DATA FOR PROCESSING: Begin

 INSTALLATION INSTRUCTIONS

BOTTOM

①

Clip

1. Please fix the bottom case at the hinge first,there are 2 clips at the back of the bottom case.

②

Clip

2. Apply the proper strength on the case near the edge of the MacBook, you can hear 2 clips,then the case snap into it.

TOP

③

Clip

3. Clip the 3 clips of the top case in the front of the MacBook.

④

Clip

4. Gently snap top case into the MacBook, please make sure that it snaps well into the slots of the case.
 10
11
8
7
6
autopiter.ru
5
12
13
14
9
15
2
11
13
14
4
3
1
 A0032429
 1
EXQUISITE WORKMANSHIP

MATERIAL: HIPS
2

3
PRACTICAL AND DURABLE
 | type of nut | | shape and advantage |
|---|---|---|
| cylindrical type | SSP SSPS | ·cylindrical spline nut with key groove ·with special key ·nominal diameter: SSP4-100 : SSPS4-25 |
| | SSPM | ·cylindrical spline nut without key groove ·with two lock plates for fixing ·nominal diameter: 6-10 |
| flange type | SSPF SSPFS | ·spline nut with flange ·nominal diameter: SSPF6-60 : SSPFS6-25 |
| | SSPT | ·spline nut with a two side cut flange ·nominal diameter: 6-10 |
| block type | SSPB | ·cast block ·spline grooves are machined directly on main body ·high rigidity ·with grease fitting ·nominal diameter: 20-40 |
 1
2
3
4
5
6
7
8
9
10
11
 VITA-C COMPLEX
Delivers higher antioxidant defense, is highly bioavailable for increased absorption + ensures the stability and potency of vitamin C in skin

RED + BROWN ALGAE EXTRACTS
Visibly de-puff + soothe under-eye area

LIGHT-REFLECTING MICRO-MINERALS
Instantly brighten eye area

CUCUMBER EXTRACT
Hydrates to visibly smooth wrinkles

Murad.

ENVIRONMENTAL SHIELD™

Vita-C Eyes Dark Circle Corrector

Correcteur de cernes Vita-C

DATA FOR PROCESSING: End

* _DESCRIPTION OF THE TASK_
Repeat exactly, please, each line from the beginning of the data through the line with "SSP4-100 : SSPS4-25 |" in it, and only those lines.

* _ANSWER TO THIS TASK_
 INSTALLATION INSTRUCTIONS

BOTTOM

①

Clip

1. Please fix the bottom case at the hinge first,there are 2 clips at the back of the bottom case.

②

Clip

2. Apply the proper strength on the case near the edge of the MacBook, you can hear 2 clips,then the case snap into it.

TOP

③

Clip

3. Clip the 3 clips of the top case in the front of the MacBook.

④

Clip

4. Gently snap top case into the MacBook, please make sure that it snaps well into the slots of the case.
 10
11
8
7
6
autopiter.ru
5
12
13
14
9
15
2
11
13
14
4
3
1
 A0032429
 1
EXQUISITE WORKMANSHIP

MATERIAL: HIPS
2

3
PRACTICAL AND DURABLE
 | type of nut | | shape and advantage |
|---|---|---|
| cylindrical type | SSP SSPS | ·cylindrical spline nut with key groove ·with special key ·nominal diameter: SSP4-100 : SSPS4-25 |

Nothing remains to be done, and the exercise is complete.